De José António Miranda, colaborador habitual do "Fanáticos da Ópera" fica mais um magnífico texto, como sempre acontece, este sobre a ópera Acis and Galatea.
24/02/2017 Fundação Calouste Gulbenkian (Lisboa)
ACIS AND GALATEA (Georg Friedrich Händel)
Ópera
em três Actos (1718) (Versão WA Mozart 1788)
Libreto:
John Gay, Alexander Pope e John Hughes, a partir da tradução inglesa das Metamorfoses de
Ovídio, por J. Dryden
§ Direcção
musical: Leonardo García Alarcón
§ Acção Cénica: Marie
Mignot
§ Luzes: Luís Fradique e
Marie Mignot
§ Roupas e adereços: Bárbara
Magalhães
§ Máscaras: Tiago Serpa
§ Galatea: Ana Quintans
§ Acis: Marco Alves dos
Santos
§ Polyphemus: André Henriques
§ Damon: João Miguel Rodrigues
§ Coridon: João Terleira
§ Orquestra Gulbenkian
§ Coro Gulbenkian
Dir: Jorge Matta
§ Produção: FCG
O
amor de Acis e Galatea. Nicolas Poussin, 1630
Por
mais estranha que tal afirmação possa parecer aos mais incautos não é possível
deixar de reconhecer que o espectáculo apresentado agora na sala grande da FCG
foi provavelmente o melhor espectáculo de ópera visto até ao momento em Lisboa
na presente temporada.
E
a estranheza compreende-se pois se tratou da negação do paradigma habitual
entre nós no que respeita à cena lírica.
Em
primeiro lugar o Grande Auditório não tem condições materiais que permitam a
apresentação de verdadeiros espectáculos de ópera encenada. Complementarmente,
a ênfase da programação musical da Fundação não está colocada no espectáculo
lírico. Para além de tudo isto, e contrariamente ao que sucede frequentemente
nesta sala e é hábito no escasso circuito operático nacional, o elenco de
cantores era constituído exclusivamente por vozes portuguesas. Três heresias
portanto.
Pois
não obstante estes aparentes constrangimentos pudemos mais uma vez assistir à
demonstração de que a escassez de recursos apenas serve de justificação
para a falta de qualidade quando a mediocridade impera e a inteligência não sobra.
Felizmente
para nós tal não foi o caso desta vez e neste local. Tentemos portanto ver
porquê.
A
sala da FCG não serve para ópera encenada, é um facto reconhecido. E por tal
razão temos sido periodicamente brindados com aquilo a que os programadores de
serviço denominam ópera semi-encenada.
Esta
infeliz designação, que tem sido usada nos últimos anos para a
apresentação na FCG de um conjunto de espectáculos líricos com qualidade muito
heterogénea, foi também neste caso a proposta para o espectáculo.
Ora
nesta área é particularmente difícil traduzir quantitativamente as propostas
apresentadas. Quando isso é feito apetece-me sempre perguntar porquê
semi-encenação, e não dois terços, ou um quarto, por exemplo.

* * * * * * *

* **Enunciado**: Reproduza o trecho da crítica desde "De José António" até "WA Mozart 1788)", inclusive, substituindo "Fundação Calouste Gulbenkian" por "Fundação Gulbenkian".

* **Dados fornecidos**:

* * * * * * *

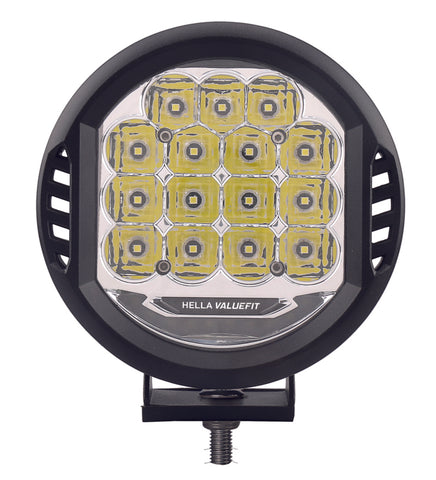 Hella 500 LED Driving Lamp Kit - 358117171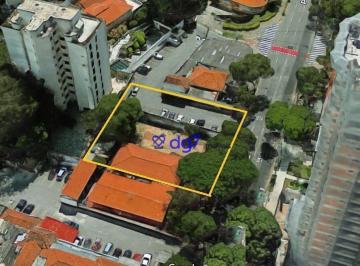 51240025bba1e71e0cf0579ec75b52d2fec211e0 · Terreno à venda, 1188 m² - Butantã - São Paulo/SP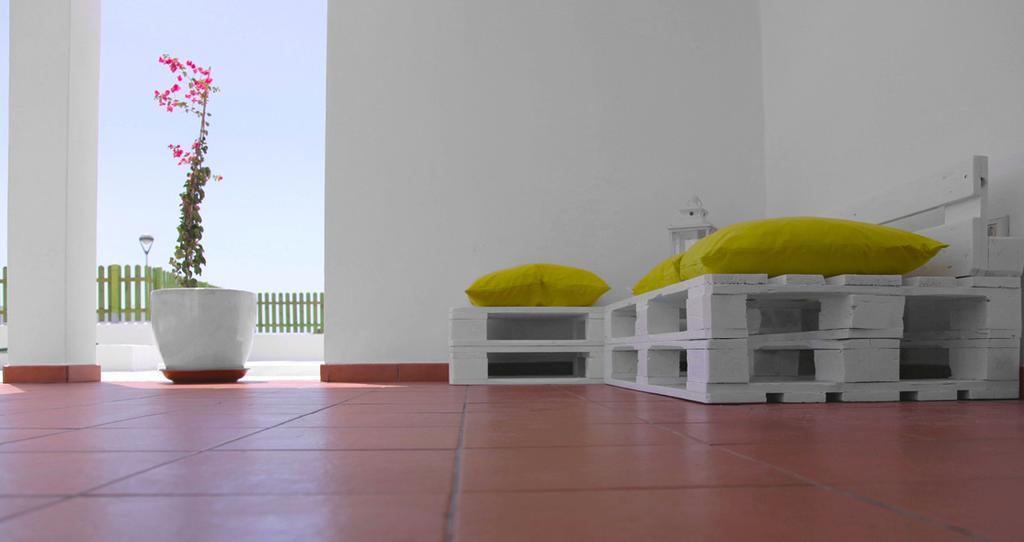 Apartamentos Flamboyant Adults Only Puerto del Carmen (Lanzarote) Quarto foto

* * * * * * *

* **Resposta**:
De José António Miranda, colaborador habitual do "Fanáticos da Ópera" fica mais um magnífico texto, como sempre acontece, este sobre a ópera Acis and Galatea.
24/02/2017 Fundação Gulbenkian (Lisboa)
ACIS AND GALATEA (Georg Friedrich Händel)
Ópera
em três Actos (1718) (Versão WA Mozart 1788)